_Exercise directions_: Each line below should be repeated exactly, but no picture should be carried over.

━━━ Supplied material ━━━

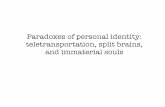 Paradoxes of personal identity: teletransportation, …us about personal identity? 9. Explain split brain cases, and say why they pose a challenge to our assumptions about personal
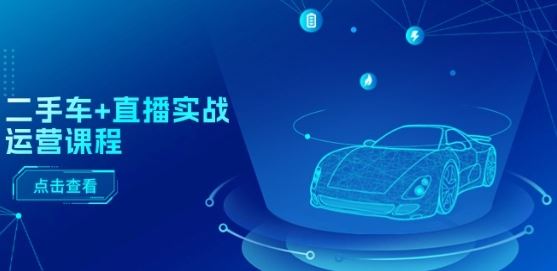 二手车+直播实战运营课程：直播推荐/短视频推荐/千川投放/直播全流程-徐小晨博客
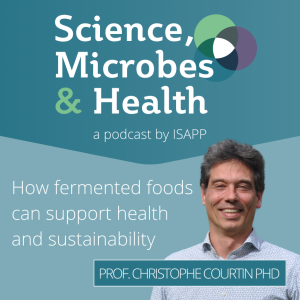 How fermented foods can support health and sustainability, with Prof. Christophe Courtin PhD 4 Courtin cover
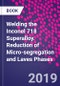 Welding the Inconel 718 Superalloy. Reduction of Micro-segregation and Laves Phases - Product Thumbnail Image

━━━

_Expected output_:
 Paradoxes of personal identity: teletransportation, …us about personal identity? 9. Explain split brain cases, and say why they pose a challenge to our assumptions about personal
 二手车+直播实战运营课程：直播推荐/短视频推荐/千川投放/直播全流程-徐小晨博客
 How fermented foods can support health and sustainability, with Prof. Christophe Courtin PhD 4 Courtin cover
 Welding the Inconel 718 Superalloy. Reduction of Micro-segregation and Laves Phases - Product Thumbnail Image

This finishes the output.